» **EXTRACT TO READ**
ICLR (International Conference on Learning Representations) (opens in new tab) is recognized as one of the top conferences in the field of deep learning. Many influential papers on artificial intelligence, statistics, and data science—as well as important application fields such as machine vision, speech recognition, and text understanding—have been published and presented at this conference. The following selection of papers accepted at ICLR 2022 showcases the latest research from Microsoft and its collaborators on vision pre-training, periodic time series forecasting, differential privacy, code completion, table pre-training, and online reinforcement learning.
As research into deep learning continues to grow and change, Microsoft researchers and collaborators are broadening their approach to the field. As several papers highlighted in this post demonstrate, research teams continue to refine their thinking about how various machine learning techniques can best be implemented for real-world applications—whether for specialized applications in industry or a more generalized approach to improving decision-making in models overall. They are also gaining a deeper understanding of how different modalities, like computer vision, can extend applications of machine learning beyond language.

» **EXERCISE TASK 1**
Pull out the stretch of the ICLR 2022 passage from "ICLR (International Conference" through "online reinforcement learning.", word for word.
» **EXERCISE TASK 2**
Pick up the ICLR 2022 passage after its last sentence and keep writing it.

» **RECORDED INFORMATION**
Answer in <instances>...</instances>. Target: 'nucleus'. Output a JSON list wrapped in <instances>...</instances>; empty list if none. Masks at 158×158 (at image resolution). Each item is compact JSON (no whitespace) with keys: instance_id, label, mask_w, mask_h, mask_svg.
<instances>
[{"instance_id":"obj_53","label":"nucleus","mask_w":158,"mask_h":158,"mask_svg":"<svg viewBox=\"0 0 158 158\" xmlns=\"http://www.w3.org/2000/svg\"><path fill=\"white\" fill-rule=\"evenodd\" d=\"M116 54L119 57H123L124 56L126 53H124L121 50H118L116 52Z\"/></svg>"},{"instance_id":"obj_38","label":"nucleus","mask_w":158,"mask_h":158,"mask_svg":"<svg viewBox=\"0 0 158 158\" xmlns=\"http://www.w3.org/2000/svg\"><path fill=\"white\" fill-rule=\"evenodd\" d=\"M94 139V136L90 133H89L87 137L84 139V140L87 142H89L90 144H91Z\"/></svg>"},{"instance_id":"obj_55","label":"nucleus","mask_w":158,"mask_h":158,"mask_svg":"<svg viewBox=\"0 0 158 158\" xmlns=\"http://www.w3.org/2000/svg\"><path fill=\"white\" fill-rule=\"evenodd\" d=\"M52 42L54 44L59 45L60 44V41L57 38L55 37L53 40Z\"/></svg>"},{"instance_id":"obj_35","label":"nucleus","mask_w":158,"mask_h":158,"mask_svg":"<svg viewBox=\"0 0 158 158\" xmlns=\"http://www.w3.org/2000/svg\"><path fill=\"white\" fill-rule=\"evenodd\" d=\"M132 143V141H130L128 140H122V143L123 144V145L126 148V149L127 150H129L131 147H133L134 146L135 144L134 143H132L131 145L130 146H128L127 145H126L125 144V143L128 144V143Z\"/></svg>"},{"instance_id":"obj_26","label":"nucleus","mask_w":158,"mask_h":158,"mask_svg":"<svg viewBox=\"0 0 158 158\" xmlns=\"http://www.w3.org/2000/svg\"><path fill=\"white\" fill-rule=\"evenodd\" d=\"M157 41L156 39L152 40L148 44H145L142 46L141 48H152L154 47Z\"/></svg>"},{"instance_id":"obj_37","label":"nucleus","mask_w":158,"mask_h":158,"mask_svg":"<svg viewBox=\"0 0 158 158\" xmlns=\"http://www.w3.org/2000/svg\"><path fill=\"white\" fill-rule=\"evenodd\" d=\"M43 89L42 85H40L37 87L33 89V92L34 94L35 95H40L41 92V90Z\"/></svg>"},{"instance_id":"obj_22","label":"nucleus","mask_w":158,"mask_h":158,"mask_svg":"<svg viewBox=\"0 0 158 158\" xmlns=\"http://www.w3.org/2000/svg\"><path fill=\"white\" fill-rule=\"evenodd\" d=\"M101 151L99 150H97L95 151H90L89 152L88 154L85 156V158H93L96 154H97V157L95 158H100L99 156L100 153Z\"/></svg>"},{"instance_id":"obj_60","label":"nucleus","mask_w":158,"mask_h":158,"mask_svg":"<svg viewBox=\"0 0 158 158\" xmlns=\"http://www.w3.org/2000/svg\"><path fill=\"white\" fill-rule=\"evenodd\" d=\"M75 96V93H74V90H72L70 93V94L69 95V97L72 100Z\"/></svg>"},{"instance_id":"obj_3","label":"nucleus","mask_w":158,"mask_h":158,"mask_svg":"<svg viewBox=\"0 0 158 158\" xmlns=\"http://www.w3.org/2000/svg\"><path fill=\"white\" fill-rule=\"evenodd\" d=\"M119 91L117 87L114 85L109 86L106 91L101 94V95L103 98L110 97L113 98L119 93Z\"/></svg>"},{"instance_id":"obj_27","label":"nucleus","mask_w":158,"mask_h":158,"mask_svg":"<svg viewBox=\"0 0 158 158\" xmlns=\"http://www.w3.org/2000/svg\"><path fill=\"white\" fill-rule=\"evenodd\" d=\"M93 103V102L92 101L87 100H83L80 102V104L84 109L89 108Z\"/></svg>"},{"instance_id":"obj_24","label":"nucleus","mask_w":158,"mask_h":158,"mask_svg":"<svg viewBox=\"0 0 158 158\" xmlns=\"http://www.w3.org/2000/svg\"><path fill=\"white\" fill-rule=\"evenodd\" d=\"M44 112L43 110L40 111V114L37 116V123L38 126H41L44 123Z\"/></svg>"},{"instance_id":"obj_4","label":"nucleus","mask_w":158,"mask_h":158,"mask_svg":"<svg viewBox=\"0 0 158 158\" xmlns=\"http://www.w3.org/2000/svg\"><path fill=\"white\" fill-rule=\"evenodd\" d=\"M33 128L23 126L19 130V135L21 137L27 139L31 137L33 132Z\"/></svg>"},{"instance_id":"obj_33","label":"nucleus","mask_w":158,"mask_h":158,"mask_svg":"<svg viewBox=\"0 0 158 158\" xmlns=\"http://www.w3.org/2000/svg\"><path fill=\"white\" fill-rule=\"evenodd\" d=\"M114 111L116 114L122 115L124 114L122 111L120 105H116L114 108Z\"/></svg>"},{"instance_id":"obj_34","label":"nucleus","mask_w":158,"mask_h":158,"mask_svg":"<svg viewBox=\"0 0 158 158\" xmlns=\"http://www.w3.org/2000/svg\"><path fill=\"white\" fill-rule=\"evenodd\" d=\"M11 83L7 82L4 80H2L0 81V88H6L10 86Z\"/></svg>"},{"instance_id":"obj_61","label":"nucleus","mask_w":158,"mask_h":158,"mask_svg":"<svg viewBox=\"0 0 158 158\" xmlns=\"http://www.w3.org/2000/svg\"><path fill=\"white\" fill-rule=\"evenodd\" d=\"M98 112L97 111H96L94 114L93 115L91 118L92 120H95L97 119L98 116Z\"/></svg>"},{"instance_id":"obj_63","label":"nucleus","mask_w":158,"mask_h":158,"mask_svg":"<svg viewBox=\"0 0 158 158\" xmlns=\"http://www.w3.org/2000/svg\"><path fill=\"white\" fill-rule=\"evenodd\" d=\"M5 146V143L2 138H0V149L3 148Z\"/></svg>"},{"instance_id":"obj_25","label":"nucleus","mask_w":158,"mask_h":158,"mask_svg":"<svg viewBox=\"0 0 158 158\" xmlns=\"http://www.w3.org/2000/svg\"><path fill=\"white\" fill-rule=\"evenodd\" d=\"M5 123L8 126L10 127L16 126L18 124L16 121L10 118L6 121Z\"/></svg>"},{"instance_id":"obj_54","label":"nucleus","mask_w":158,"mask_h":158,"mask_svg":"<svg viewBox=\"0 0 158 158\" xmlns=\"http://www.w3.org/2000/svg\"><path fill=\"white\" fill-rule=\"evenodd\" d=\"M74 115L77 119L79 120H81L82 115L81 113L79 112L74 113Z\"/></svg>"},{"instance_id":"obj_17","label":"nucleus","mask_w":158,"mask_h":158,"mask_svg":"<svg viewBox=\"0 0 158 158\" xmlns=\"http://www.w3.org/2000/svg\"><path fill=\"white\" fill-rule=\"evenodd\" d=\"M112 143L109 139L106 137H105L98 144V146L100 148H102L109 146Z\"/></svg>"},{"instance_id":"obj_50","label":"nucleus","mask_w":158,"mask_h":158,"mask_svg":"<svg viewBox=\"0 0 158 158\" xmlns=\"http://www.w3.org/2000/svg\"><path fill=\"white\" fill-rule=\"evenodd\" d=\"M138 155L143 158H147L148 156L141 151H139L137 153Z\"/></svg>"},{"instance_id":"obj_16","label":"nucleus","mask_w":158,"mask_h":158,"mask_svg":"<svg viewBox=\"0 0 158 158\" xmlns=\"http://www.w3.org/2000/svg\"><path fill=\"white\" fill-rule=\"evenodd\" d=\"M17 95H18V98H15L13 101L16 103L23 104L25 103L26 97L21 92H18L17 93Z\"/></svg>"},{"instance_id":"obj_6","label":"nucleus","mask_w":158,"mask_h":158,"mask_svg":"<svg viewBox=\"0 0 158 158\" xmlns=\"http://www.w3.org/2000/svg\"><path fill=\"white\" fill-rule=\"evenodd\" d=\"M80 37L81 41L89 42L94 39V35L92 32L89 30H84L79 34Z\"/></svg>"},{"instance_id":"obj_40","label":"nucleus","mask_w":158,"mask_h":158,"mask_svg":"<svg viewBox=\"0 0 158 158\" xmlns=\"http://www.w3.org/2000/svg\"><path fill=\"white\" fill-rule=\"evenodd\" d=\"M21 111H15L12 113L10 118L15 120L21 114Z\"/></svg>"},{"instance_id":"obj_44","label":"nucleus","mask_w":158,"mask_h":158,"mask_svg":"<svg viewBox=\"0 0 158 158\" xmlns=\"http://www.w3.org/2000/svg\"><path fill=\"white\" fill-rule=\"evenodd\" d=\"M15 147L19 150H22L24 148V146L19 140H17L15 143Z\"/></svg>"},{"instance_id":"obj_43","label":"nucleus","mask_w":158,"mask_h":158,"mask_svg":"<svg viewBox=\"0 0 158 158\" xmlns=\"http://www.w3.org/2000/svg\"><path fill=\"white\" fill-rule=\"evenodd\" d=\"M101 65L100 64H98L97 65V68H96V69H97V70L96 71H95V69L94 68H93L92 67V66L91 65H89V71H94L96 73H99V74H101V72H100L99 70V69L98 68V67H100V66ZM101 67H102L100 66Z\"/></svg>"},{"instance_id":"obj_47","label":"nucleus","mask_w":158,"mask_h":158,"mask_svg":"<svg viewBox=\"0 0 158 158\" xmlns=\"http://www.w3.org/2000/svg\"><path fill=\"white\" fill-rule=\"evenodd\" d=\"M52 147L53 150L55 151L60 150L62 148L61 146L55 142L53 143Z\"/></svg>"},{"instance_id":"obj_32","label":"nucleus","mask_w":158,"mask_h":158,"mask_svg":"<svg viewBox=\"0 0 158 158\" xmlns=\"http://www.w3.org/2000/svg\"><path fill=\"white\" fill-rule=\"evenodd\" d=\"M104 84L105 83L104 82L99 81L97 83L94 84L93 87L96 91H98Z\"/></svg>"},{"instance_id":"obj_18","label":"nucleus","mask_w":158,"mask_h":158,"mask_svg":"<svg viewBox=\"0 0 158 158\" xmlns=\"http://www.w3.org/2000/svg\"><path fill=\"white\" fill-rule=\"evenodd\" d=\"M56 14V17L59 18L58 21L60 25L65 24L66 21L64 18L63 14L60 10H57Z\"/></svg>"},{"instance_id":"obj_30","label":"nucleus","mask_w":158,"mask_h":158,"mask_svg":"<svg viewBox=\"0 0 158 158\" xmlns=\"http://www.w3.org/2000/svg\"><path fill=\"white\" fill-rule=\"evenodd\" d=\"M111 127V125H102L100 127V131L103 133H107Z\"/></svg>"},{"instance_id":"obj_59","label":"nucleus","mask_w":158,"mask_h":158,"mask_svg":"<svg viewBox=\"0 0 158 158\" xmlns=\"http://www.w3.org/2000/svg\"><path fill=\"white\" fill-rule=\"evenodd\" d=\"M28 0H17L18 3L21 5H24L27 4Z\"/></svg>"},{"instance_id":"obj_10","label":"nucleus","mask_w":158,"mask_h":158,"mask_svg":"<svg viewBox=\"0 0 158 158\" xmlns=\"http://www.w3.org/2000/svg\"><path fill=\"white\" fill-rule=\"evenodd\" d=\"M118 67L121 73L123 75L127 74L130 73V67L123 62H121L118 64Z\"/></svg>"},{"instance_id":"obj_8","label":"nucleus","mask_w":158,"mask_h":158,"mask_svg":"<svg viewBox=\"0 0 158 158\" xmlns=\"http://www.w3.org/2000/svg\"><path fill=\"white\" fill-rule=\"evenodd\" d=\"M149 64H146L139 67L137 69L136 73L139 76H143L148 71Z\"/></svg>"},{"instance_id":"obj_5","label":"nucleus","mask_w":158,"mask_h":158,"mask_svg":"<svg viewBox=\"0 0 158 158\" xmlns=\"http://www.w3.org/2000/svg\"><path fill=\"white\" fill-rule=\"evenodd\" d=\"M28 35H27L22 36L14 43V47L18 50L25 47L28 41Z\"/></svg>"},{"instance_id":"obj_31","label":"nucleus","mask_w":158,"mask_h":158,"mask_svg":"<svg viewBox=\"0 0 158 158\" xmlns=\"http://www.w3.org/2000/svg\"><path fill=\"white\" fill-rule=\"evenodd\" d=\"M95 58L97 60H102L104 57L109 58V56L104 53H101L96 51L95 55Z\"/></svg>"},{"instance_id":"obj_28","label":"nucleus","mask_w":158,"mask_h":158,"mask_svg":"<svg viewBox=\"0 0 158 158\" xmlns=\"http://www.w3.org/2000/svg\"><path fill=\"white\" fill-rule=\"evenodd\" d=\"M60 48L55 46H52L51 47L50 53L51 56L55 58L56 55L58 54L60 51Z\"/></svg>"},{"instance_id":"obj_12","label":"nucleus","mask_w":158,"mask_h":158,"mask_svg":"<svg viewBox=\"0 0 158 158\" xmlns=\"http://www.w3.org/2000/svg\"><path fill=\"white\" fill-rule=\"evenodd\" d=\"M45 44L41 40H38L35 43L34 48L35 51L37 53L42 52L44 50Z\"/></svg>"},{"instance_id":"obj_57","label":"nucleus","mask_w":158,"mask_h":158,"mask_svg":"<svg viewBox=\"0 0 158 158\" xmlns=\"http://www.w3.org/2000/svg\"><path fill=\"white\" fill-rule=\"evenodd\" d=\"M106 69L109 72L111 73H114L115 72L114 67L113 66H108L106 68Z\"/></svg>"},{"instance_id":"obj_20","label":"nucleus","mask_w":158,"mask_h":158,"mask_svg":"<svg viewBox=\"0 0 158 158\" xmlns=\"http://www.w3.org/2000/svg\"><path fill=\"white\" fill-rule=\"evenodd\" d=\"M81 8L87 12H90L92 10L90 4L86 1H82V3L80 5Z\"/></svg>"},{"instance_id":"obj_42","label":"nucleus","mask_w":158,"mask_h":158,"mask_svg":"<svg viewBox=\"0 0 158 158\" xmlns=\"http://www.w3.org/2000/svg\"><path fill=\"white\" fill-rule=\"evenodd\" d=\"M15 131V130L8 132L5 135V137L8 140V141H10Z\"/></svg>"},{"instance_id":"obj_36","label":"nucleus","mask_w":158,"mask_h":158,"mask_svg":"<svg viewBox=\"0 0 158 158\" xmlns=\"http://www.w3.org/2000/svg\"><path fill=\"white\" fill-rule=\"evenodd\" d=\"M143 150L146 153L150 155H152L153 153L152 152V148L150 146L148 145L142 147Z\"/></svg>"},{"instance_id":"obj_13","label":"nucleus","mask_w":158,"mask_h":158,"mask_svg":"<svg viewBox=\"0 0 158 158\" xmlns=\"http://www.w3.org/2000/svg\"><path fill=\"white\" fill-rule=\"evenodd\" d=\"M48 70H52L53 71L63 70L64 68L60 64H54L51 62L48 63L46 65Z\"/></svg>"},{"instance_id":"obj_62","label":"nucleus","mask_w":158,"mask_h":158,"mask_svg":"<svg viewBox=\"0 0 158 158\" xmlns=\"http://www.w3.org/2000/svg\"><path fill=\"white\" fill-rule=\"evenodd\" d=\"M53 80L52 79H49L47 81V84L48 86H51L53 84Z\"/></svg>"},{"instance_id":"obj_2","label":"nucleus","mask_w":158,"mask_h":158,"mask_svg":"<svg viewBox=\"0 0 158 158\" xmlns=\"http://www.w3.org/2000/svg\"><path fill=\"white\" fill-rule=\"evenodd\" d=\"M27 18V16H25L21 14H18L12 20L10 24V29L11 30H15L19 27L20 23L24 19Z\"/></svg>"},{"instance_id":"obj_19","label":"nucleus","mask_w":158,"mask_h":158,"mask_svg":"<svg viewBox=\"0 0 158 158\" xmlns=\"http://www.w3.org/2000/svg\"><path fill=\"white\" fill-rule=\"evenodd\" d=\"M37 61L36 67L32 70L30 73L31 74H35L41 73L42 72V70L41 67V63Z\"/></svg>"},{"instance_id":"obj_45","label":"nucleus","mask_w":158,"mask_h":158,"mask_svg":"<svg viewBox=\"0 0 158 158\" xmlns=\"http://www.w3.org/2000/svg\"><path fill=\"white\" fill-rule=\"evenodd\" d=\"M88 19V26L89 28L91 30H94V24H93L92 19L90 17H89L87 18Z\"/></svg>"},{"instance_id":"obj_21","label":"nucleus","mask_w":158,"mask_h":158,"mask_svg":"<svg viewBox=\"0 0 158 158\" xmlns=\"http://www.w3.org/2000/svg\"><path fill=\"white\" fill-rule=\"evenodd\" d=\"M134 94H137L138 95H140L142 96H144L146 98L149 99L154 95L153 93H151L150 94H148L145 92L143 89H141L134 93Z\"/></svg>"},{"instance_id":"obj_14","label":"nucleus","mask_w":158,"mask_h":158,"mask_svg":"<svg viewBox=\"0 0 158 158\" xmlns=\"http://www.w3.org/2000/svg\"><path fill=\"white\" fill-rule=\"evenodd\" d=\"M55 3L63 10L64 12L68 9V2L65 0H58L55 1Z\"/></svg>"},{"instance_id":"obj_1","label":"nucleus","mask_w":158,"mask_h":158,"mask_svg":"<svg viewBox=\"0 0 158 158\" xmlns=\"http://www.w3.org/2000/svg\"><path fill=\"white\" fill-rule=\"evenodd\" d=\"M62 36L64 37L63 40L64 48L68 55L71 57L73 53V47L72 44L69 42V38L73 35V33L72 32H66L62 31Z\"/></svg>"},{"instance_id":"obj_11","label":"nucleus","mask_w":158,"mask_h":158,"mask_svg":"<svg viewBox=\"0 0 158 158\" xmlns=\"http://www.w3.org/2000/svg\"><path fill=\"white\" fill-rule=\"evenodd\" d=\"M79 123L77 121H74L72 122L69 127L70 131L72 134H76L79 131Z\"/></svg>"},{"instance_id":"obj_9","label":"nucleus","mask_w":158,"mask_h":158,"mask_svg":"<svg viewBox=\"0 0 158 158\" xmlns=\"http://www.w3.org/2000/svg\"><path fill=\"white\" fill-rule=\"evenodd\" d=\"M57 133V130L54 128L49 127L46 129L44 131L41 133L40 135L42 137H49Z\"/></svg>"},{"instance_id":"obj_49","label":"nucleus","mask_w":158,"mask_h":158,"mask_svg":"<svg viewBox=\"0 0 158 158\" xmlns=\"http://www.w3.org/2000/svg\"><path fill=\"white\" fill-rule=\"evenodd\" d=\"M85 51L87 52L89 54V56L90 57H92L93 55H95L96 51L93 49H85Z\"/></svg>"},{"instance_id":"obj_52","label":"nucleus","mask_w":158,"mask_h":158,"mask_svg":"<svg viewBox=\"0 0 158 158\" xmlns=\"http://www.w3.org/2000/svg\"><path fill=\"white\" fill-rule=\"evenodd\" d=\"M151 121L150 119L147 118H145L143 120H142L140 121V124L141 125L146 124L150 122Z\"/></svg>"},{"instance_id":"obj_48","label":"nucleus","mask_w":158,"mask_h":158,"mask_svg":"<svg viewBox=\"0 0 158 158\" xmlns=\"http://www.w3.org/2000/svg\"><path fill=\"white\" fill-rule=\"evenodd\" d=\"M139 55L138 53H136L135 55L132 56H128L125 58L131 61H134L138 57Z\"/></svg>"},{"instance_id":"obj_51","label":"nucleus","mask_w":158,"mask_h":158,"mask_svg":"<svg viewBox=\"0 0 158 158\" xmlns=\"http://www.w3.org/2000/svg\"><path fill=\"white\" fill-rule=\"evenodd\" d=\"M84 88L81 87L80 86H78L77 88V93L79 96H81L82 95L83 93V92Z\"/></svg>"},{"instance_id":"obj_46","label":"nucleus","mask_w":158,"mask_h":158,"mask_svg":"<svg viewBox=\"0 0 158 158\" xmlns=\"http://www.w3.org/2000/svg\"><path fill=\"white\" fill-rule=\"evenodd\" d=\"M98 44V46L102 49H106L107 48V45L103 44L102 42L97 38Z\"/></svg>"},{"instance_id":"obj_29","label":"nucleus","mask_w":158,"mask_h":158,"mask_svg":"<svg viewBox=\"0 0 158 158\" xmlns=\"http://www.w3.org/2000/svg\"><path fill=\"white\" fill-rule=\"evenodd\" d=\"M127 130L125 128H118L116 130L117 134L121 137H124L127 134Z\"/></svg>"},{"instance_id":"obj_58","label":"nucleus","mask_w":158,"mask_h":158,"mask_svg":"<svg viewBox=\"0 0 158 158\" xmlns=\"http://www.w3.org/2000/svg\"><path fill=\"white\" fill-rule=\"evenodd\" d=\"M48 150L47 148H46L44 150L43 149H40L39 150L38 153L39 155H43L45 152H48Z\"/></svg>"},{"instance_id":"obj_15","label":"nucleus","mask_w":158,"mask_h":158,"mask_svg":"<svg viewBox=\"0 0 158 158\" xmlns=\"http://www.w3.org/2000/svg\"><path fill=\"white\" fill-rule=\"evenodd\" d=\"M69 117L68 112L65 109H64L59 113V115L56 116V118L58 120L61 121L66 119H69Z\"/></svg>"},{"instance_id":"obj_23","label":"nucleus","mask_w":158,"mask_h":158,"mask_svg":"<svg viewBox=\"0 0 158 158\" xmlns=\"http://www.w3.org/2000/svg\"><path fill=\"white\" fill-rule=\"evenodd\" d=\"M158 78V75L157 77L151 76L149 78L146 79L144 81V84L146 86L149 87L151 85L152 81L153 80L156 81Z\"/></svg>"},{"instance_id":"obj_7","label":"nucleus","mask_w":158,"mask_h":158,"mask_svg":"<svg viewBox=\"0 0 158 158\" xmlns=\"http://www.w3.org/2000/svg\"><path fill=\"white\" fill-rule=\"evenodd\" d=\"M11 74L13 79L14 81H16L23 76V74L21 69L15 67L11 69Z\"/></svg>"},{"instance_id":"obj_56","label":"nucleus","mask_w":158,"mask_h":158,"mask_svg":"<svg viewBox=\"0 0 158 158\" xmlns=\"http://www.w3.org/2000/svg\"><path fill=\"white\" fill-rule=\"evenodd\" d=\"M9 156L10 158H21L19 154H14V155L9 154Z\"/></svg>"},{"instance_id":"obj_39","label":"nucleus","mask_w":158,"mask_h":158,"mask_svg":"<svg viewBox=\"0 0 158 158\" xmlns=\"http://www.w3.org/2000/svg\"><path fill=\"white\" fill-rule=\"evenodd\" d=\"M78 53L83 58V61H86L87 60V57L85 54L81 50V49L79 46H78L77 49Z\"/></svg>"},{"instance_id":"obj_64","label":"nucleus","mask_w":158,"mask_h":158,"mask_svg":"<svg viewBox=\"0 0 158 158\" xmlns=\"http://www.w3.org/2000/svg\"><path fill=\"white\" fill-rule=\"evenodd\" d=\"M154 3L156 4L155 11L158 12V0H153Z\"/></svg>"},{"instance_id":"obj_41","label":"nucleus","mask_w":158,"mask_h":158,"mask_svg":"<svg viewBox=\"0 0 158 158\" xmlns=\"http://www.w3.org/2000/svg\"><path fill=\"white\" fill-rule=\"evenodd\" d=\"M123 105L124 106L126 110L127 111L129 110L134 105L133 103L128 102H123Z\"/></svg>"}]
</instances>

» **EXPECTED ANSWER 1**
ICLR (International Conference on Learning Representations) (opens in new tab) is recognized as one of the top conferences in the field of deep learning. Many influential papers on artificial intelligence, statistics, and data science—as well as important application fields such as machine vision, speech recognition, and text understanding—have been published and presented at this conference. The following selection of papers accepted at ICLR 2022 showcases the latest research from Microsoft and its collaborators on vision pre-training, periodic time series forecasting, differential privacy, code completion, table pre-training, and online reinforcement learning.

» **EXPECTED ANSWER 2**
In parallel with exploring real-world applications and multimodality, researchers are looking to the future of machine learning techniques, further exploring uncharted areas in deep online and offline reinforcement learning. In subfields such as the latter, the fundamentals of how models learn from and interact with data are evolving—and so are the ways that researchers think about optimizing those processes and reworking them for situations where data is scarce or unavailable in real-world settings.
This post is a sampling of the work that researchers at Microsoft Research Asia and their collaborators presented at ICLR 2022, which reflects the broad scope of the company’s machine learning research. You can learn more about the work accepted at this year’s event on the “Microsoft at ICLR 2022” event page. On the Microsoft Research Blog, you can dive deeper into two papers accepted at the conference—one on MoLeR, a model that represents molecules as graphs to improve drug discovery, and the other on Path Predictive Elimination (PPE), a reinforcement learning method that is robust enough to remove noise from continuously changing environments.
DEPTS: Deep expansion learning for periodic time series forecasting
People and organizations involved: Shun Zheng, Xiaohan Yi, Wei Cao, Jian Bian, and Tie-Yan Liu from Microsoft Research Asia; Wei Fan and Yanjie Fu from the University of Central Florida.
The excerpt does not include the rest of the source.